La cour suprême des États-Unis se prononce sur l’équilibre des pouvoirs entre les agences fédérales et les tribunaux (Crédit photo: Tierney L. Cross/Bloomberg)
En accord avec le pouvoir judiciaire, la doctrine Chevron permettait aux agences fédérales, via leurs expertises scientifiques et techniques, d’interpréter les lois ambiguës.
La doctrine Chevron date de 1984. Suite à l’affaire Chevron U.S.A., Inc. v. Natural Resources Defense Council, un litige portant sur l’interprétation par l’Environmental Protection Agency (EPA) d’une loi sur la qualité de l’air de 1977, la cour suprême des Etats-Unis a établi un processus en deux étapes pour décider de la manière dont les tribunaux fédéraux doivent arbitrer de tels litiges. Ces derniers n’ont (1) aucune raison d’intervenir si le Congrès a été clair sur ses intentions, en revanche, en cas d’ambiguïté ou de lacune dans une loi, les tribunaux doivent (2) s’en remettre à l’interprétation des agences fédérales (comme l’EPA) si les actions de ces dernières sont raisonnables et fondées sur des preuves irréfutables [1].
Ce processus a depuis été appliqué dans des milliers d’affaires concernant des réglementations gouvernementales affectant les entreprises, les écoles et la population en général. Ainsi, via la doctrine Chevron, les agences fédérales avaient depuis 40 ans une marge de manœuvre considérable dans l’interprétation des lois adoptées par le Congrès. Concrètement, les tribunaux s’en remettaient à l’expertise scientifique et technique des agences fédérales chaque fois qu’il y avait ambiguïté dans les lois, les autorisant à édicter des règles et des règlements, notamment sur des questions environnementales. Depuis 1984, près de 17 000 décisions de ce type avaient ainsi été rendues par les juridictions fédérales [2].

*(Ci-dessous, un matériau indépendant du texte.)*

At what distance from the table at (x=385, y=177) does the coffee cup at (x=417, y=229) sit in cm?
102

Toutefois, le 27 juin dernier, la décision rendue par la Cour Suprême des États-Unis “Loper Bright v. Secretary of Commerce“ renverse la jurisprudence Chevron au motif que cette dernière entre “en contradiction avec l’Administrative Procedure Act” de 1946, qui fait du pouvoir judiciaire, et non du pouvoir exécutif, l’arbitre final de la quasi-totalité des litiges portant sur des lois fédérales. Cette décision aurait pour objectif d’éviter que le pouvoir exécutif, via les agences fédérales, ne décide à la place du pouvoir législatif ou judiciaire et qu’une stabilité juridique soit garantie, évitant les interprétations différentes en fonction des administrations. Certains parlent d’une réelle préoccupation vis-a-vis de la séparation des pouvoirs, d’autres parlent de “mouvement anti-bureaucratique” [3].
Sans la doctrine Chevron, c’est en tout cas la neutralité scientifique et technique des agences fédérales qui est remise en cause et qui ne s’impose plus au pouvoir judiciaire, ce dernier portant la responsabilité des arbitrages en termes de litiges.
A six voix contre trois, la doctrine Chevron et ses 40 années de jurisprudence sont ainsi renversées, sans pour autant remettre en question les décisions prises jusqu’à aujourd’hui afin d’assurer une stabilité juridique [4]. Désormais, les tribunaux doivent examiner eux-mêmes les preuves scientifiques, augmentant la charge qui pèse sur le pouvoir judiciaire fédéral, sans être dans l’obligation de s’en remettre systématiquement aux agences fédérales. En effet, la décision “Loper” n’empêche pas, dans les faits, les juges de s’appuyer dans leur raisonnement sur l’interprétation, passée ou à venir, des agences fédérales.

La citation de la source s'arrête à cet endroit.